_WORK INSTRUCTIONS_
Every line below is to be quoted exactly, with nothing added or dropped.

_INPUT DATA_
+++++
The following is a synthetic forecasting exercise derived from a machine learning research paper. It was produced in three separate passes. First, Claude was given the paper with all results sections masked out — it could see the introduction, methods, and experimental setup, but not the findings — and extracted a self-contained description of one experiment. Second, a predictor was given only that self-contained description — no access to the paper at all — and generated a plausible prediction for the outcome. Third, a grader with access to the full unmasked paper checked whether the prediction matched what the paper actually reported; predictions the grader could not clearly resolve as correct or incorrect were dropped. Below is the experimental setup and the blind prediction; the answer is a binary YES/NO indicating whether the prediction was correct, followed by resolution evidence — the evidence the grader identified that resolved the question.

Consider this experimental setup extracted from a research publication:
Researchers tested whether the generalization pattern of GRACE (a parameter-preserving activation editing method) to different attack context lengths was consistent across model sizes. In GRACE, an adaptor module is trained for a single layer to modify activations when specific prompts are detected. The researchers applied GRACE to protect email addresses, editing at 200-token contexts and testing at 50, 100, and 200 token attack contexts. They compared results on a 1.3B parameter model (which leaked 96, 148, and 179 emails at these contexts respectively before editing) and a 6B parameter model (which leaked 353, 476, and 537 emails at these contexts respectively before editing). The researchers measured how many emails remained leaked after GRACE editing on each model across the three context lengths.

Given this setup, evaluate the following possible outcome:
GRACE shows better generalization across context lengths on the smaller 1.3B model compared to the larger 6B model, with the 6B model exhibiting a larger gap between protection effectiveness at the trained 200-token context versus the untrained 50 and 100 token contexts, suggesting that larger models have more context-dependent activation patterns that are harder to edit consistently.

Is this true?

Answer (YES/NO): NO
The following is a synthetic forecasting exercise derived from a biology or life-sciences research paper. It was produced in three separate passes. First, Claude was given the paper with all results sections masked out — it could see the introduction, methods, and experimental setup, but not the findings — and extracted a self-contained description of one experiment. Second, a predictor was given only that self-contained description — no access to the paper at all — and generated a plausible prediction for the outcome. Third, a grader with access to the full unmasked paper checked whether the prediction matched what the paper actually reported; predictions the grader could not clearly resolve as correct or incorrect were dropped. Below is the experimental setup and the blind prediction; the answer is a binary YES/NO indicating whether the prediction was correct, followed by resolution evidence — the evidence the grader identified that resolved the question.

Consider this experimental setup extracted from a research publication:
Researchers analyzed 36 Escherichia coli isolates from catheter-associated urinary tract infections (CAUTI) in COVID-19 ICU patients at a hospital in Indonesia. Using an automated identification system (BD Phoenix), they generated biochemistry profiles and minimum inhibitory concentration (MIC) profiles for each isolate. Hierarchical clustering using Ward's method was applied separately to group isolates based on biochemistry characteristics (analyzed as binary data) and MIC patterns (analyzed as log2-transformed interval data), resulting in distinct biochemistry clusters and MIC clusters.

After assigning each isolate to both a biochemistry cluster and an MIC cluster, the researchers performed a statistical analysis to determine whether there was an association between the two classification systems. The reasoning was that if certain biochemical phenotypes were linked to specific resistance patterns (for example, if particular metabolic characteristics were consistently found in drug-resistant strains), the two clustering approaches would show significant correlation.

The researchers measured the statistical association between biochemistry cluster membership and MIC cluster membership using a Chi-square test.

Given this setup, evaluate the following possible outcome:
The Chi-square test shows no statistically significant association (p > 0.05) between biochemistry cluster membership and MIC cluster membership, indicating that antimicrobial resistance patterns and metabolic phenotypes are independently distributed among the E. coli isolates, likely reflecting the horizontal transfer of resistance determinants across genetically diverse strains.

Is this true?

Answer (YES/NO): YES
+++++
_SOLUTION TO THIS PROBLEM_
The following is a synthetic forecasting exercise derived from a machine learning research paper. It was produced in three separate passes. First, Claude was given the paper with all results sections masked out — it could see the introduction, methods, and experimental setup, but not the findings — and extracted a self-contained description of one experiment. Second, a predictor was given only that self-contained description — no access to the paper at all — and generated a plausible prediction for the outcome. Third, a grader with access to the full unmasked paper checked whether the prediction matched what the paper actually reported; predictions the grader could not clearly resolve as correct or incorrect were dropped. Below is the experimental setup and the blind prediction; the answer is a binary YES/NO indicating whether the prediction was correct, followed by resolution evidence — the evidence the grader identified that resolved the question.

Consider this experimental setup extracted from a research publication:
Researchers tested whether the generalization pattern of GRACE (a parameter-preserving activation editing method) to different attack context lengths was consistent across model sizes. In GRACE, an adaptor module is trained for a single layer to modify activations when specific prompts are detected. The researchers applied GRACE to protect email addresses, editing at 200-token contexts and testing at 50, 100, and 200 token attack contexts. They compared results on a 1.3B parameter model (which leaked 96, 148, and 179 emails at these contexts respectively before editing) and a 6B parameter model (which leaked 353, 476, and 537 emails at these contexts respectively before editing). The researchers measured how many emails remained leaked after GRACE editing on each model across the three context lengths.

Given this setup, evaluate the following possible outcome:
GRACE shows better generalization across context lengths on the smaller 1.3B model compared to the larger 6B model, with the 6B model exhibiting a larger gap between protection effectiveness at the trained 200-token context versus the untrained 50 and 100 token contexts, suggesting that larger models have more context-dependent activation patterns that are harder to edit consistently.

Is this true?

Answer (YES/NO): NO
The following is a synthetic forecasting exercise derived from a biology or life-sciences research paper. It was produced in three separate passes. First, Claude was given the paper with all results sections masked out — it could see the introduction, methods, and experimental setup, but not the findings — and extracted a self-contained description of one experiment. Second, a predictor was given only that self-contained description — no access to the paper at all — and generated a plausible prediction for the outcome. Third, a grader with access to the full unmasked paper checked whether the prediction matched what the paper actually reported; predictions the grader could not clearly resolve as correct or incorrect were dropped. Below is the experimental setup and the blind prediction; the answer is a binary YES/NO indicating whether the prediction was correct, followed by resolution evidence — the evidence the grader identified that resolved the question.

Consider this experimental setup extracted from a research publication:
Researchers analyzed 36 Escherichia coli isolates from catheter-associated urinary tract infections (CAUTI) in COVID-19 ICU patients at a hospital in Indonesia. Using an automated identification system (BD Phoenix), they generated biochemistry profiles and minimum inhibitory concentration (MIC) profiles for each isolate. Hierarchical clustering using Ward's method was applied separately to group isolates based on biochemistry characteristics (analyzed as binary data) and MIC patterns (analyzed as log2-transformed interval data), resulting in distinct biochemistry clusters and MIC clusters.

After assigning each isolate to both a biochemistry cluster and an MIC cluster, the researchers performed a statistical analysis to determine whether there was an association between the two classification systems. The reasoning was that if certain biochemical phenotypes were linked to specific resistance patterns (for example, if particular metabolic characteristics were consistently found in drug-resistant strains), the two clustering approaches would show significant correlation.

The researchers measured the statistical association between biochemistry cluster membership and MIC cluster membership using a Chi-square test.

Given this setup, evaluate the following possible outcome:
The Chi-square test shows no statistically significant association (p > 0.05) between biochemistry cluster membership and MIC cluster membership, indicating that antimicrobial resistance patterns and metabolic phenotypes are independently distributed among the E. coli isolates, likely reflecting the horizontal transfer of resistance determinants across genetically diverse strains.

Is this true?

Answer (YES/NO): YES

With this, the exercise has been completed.